## [Work to be completed]
Only those lines running from the line that contains "Of the alternatives" through the end of the material are to be written out, each exactly as shown.

## [Stored data]
···
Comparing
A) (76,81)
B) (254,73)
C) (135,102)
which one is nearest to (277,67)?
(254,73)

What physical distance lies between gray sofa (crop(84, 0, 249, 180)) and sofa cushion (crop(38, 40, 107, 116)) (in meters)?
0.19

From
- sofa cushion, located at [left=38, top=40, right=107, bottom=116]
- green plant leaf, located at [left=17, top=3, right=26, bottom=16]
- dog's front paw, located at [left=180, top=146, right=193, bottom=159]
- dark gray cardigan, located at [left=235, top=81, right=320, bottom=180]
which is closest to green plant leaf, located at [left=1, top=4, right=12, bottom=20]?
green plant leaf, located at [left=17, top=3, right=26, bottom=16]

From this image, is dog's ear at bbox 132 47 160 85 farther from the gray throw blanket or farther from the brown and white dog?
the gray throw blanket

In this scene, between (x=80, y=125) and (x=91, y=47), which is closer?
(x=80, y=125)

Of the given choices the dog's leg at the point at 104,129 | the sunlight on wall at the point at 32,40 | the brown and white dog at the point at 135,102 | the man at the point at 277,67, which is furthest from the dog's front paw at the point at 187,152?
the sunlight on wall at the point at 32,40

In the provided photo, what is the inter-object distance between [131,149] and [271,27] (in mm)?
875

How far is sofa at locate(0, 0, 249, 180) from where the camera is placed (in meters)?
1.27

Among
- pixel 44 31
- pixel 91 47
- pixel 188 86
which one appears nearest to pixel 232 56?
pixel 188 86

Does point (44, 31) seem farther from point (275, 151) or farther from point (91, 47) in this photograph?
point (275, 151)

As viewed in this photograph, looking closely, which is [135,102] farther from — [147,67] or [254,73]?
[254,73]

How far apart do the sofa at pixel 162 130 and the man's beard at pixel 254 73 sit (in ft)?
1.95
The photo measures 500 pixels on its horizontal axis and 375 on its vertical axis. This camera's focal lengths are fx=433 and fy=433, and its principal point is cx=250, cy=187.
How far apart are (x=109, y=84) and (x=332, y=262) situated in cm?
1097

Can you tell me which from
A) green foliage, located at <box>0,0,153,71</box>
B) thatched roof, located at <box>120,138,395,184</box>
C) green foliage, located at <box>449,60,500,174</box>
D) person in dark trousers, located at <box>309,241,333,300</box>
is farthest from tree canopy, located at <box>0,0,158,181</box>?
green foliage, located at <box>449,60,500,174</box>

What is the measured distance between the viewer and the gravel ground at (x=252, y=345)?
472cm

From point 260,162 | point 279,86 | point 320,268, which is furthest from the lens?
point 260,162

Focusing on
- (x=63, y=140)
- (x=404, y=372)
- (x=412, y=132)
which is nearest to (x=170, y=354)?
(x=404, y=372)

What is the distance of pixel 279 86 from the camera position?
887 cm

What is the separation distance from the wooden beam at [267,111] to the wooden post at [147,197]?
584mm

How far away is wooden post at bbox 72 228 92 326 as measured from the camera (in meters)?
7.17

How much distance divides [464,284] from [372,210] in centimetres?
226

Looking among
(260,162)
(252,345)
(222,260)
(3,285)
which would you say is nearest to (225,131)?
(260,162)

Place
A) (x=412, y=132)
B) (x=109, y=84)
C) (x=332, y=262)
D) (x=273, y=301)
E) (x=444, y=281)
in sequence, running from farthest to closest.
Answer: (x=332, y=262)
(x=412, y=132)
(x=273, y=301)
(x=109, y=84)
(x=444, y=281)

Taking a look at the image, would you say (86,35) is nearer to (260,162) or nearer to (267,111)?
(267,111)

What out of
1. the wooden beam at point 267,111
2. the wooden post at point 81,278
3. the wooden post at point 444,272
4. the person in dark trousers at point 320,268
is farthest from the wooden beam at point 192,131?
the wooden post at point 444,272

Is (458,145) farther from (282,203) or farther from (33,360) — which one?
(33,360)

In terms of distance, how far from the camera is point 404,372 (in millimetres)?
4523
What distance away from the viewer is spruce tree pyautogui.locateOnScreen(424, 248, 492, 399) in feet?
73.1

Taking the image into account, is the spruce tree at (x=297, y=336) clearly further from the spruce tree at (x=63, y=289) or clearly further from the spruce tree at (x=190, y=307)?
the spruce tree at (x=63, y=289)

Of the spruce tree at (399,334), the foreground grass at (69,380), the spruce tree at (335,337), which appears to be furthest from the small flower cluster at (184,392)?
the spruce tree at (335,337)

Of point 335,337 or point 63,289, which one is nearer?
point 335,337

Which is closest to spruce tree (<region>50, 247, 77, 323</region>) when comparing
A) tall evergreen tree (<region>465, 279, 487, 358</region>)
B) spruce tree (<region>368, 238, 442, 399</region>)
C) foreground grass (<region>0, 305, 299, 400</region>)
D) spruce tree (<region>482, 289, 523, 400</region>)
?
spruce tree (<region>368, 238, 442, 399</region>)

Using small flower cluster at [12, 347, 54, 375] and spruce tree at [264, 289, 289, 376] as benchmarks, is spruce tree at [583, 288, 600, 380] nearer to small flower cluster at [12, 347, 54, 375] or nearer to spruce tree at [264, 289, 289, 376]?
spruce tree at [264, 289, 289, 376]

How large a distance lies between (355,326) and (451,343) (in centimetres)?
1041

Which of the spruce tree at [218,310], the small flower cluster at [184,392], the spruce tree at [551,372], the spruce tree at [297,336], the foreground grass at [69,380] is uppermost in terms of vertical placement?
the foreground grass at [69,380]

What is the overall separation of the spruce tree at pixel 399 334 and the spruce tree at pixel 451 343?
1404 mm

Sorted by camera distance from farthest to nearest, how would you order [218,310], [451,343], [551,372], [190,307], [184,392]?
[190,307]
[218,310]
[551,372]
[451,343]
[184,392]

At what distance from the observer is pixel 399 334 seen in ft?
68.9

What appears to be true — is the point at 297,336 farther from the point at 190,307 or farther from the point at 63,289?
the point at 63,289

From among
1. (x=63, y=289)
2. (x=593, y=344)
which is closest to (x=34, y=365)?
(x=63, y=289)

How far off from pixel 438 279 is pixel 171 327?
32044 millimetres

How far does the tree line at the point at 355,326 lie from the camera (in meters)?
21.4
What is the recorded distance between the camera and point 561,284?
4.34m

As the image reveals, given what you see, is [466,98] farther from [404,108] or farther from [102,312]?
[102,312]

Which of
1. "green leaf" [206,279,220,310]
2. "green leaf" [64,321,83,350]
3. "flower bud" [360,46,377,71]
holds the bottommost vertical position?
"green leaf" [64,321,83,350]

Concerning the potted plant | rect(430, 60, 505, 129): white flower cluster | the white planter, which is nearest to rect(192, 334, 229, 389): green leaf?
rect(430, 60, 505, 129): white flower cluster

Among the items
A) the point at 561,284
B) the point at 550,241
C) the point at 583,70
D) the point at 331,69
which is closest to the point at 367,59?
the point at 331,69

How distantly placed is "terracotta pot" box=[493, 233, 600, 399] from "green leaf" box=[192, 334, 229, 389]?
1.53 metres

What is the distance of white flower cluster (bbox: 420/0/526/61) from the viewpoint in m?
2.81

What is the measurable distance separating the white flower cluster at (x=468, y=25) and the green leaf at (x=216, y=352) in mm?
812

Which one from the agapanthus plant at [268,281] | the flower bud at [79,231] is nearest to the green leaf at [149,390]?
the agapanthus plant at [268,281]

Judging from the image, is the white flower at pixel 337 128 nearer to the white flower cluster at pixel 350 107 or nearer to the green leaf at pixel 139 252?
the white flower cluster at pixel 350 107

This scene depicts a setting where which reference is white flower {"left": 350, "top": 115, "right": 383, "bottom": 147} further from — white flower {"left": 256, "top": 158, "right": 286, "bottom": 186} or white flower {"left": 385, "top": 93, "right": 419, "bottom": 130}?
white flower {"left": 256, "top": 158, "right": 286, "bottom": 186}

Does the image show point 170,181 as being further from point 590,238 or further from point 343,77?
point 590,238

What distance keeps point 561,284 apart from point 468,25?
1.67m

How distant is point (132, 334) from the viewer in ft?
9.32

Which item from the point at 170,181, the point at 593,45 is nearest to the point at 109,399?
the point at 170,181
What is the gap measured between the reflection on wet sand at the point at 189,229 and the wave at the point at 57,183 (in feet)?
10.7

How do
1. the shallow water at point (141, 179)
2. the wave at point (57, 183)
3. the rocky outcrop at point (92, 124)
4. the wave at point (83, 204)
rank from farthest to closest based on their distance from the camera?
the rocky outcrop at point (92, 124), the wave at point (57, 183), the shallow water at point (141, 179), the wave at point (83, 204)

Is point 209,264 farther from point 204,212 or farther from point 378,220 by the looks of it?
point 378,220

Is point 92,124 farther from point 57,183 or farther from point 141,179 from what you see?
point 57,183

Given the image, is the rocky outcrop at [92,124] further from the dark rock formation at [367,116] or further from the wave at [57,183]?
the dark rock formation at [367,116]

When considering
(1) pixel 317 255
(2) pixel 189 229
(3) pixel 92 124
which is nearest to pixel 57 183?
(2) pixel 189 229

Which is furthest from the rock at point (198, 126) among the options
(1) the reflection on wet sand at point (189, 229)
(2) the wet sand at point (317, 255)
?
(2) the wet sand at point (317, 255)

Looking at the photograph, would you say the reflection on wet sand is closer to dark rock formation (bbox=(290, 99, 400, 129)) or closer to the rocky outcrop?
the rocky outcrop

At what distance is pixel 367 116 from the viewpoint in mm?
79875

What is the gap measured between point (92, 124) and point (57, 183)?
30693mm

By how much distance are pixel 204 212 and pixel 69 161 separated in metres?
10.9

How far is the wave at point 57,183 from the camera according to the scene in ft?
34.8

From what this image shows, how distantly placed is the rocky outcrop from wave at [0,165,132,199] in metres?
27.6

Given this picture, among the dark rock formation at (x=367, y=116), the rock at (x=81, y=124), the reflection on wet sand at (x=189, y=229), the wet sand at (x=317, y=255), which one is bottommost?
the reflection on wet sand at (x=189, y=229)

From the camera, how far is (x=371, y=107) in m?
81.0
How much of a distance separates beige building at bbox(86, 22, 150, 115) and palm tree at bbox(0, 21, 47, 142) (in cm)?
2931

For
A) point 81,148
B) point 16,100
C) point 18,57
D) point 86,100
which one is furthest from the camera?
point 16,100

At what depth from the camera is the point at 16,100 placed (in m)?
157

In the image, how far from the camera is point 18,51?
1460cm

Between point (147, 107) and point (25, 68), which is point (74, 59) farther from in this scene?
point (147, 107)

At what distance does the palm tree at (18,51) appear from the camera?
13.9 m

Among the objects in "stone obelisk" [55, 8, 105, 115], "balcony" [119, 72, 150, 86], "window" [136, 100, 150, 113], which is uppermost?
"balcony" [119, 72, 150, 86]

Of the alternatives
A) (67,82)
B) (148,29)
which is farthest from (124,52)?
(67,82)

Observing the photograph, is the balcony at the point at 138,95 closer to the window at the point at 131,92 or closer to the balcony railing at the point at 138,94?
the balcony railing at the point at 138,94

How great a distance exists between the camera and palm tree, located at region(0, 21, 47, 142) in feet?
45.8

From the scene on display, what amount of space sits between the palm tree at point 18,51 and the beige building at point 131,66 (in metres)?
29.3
···
## [Written response]
Of the alternatives
A) (67,82)
B) (148,29)
which is farthest from (124,52)?
(67,82)

Observing the photograph, is the balcony at the point at 138,95 closer to the window at the point at 131,92 or closer to the balcony railing at the point at 138,94?
the balcony railing at the point at 138,94

How great a distance exists between the camera and palm tree, located at region(0, 21, 47, 142) in feet?
45.8

From the scene on display, what amount of space sits between the palm tree at point 18,51 and the beige building at point 131,66 (in metres)?
29.3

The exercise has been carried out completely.